#### Source records
____________________
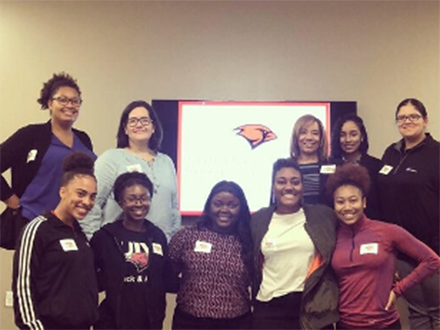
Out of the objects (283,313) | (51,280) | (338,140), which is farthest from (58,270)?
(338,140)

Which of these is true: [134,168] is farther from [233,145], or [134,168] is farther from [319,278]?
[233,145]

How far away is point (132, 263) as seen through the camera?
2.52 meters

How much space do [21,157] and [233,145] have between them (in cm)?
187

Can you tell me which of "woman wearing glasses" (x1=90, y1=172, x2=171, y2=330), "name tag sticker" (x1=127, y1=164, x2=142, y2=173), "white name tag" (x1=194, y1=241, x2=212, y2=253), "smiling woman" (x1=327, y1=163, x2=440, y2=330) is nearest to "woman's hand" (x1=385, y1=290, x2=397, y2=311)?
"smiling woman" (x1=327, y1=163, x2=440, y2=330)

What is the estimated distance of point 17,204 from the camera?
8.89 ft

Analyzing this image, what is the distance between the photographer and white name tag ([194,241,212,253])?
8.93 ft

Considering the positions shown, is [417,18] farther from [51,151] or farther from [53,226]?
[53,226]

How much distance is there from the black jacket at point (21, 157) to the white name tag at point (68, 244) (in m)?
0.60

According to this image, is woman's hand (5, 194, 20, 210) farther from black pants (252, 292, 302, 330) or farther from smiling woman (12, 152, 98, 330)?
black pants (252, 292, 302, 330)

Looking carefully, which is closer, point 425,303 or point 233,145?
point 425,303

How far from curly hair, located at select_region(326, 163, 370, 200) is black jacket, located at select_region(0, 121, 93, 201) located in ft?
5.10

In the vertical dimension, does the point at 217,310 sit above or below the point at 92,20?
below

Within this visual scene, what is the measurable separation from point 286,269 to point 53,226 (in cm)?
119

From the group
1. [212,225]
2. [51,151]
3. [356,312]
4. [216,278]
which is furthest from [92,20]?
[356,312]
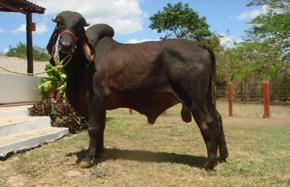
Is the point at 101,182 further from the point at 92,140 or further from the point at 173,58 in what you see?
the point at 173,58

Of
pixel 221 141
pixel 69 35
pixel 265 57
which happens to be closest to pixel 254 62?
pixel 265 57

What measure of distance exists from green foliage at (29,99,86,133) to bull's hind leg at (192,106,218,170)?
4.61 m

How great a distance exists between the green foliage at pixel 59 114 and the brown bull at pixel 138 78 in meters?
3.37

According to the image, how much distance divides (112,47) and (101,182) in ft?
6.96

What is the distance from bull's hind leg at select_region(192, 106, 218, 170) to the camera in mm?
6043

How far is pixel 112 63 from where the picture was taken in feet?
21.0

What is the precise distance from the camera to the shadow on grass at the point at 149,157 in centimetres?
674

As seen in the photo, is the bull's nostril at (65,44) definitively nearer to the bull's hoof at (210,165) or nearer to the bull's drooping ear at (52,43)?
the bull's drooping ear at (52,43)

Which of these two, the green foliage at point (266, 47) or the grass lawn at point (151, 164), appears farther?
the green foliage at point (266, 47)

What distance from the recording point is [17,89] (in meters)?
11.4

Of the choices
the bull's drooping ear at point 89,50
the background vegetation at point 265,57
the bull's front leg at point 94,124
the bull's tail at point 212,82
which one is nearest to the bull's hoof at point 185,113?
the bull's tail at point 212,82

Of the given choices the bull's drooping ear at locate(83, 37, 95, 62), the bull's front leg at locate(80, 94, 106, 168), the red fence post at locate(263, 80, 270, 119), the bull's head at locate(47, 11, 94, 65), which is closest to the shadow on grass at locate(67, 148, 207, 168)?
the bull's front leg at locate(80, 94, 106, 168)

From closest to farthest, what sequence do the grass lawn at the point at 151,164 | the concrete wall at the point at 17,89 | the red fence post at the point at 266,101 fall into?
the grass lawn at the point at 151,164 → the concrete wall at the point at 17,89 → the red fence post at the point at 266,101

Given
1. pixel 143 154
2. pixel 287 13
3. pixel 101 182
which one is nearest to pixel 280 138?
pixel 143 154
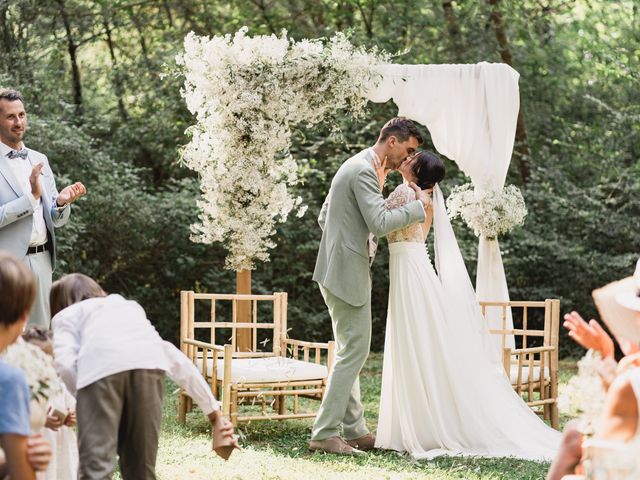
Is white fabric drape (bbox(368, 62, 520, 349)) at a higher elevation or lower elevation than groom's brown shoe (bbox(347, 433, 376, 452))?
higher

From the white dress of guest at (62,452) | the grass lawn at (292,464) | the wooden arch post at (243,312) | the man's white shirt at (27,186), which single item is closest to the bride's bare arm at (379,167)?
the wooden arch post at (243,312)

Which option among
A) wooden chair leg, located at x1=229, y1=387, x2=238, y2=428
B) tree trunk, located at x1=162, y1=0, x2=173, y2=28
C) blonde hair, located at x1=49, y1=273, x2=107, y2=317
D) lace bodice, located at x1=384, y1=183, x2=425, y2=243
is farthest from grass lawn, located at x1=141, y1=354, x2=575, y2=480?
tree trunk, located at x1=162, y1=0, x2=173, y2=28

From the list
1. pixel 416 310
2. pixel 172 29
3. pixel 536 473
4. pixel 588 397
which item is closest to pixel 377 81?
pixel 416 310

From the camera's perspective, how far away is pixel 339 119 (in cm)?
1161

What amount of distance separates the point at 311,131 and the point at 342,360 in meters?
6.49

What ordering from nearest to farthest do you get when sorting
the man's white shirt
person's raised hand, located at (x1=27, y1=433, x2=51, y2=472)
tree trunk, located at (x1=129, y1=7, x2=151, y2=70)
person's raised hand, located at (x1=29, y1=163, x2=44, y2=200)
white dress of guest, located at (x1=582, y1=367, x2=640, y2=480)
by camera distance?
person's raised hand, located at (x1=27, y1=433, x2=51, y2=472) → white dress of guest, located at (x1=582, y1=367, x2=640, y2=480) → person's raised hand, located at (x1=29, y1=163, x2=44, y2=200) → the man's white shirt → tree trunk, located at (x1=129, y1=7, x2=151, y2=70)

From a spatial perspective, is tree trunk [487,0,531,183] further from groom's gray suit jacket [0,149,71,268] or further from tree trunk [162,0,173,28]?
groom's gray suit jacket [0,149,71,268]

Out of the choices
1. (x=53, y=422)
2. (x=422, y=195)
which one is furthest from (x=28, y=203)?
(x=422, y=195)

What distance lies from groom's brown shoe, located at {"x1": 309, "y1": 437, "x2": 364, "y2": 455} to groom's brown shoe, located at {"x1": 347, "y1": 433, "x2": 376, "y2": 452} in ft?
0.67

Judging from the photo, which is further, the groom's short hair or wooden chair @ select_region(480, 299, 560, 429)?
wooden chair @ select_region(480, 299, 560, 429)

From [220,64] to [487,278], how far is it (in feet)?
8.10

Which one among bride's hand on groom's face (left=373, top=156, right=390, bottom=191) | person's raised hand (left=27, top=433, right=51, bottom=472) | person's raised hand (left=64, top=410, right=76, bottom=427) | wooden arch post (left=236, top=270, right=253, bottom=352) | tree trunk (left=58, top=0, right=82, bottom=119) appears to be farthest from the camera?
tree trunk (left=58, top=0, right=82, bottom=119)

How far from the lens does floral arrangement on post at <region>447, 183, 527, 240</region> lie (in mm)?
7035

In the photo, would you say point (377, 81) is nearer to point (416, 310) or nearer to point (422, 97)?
____________________
#### Problem statement
Reproduce the records starting at the line containing "Which one among" and ending at the end of the records, swapping "floral arrangement on post" for "flower arrangement on post" and leaving everything else unchanged.

#### Answer in full
Which one among bride's hand on groom's face (left=373, top=156, right=390, bottom=191) | person's raised hand (left=27, top=433, right=51, bottom=472) | person's raised hand (left=64, top=410, right=76, bottom=427) | wooden arch post (left=236, top=270, right=253, bottom=352) | tree trunk (left=58, top=0, right=82, bottom=119) appears to be farthest from the camera?
tree trunk (left=58, top=0, right=82, bottom=119)

How far from the lens does flower arrangement on post at <region>447, 183, 527, 240</region> lie (in mm)?
7035

In the photo, would you say point (377, 81) is nearer to point (416, 310) or nearer to point (422, 97)?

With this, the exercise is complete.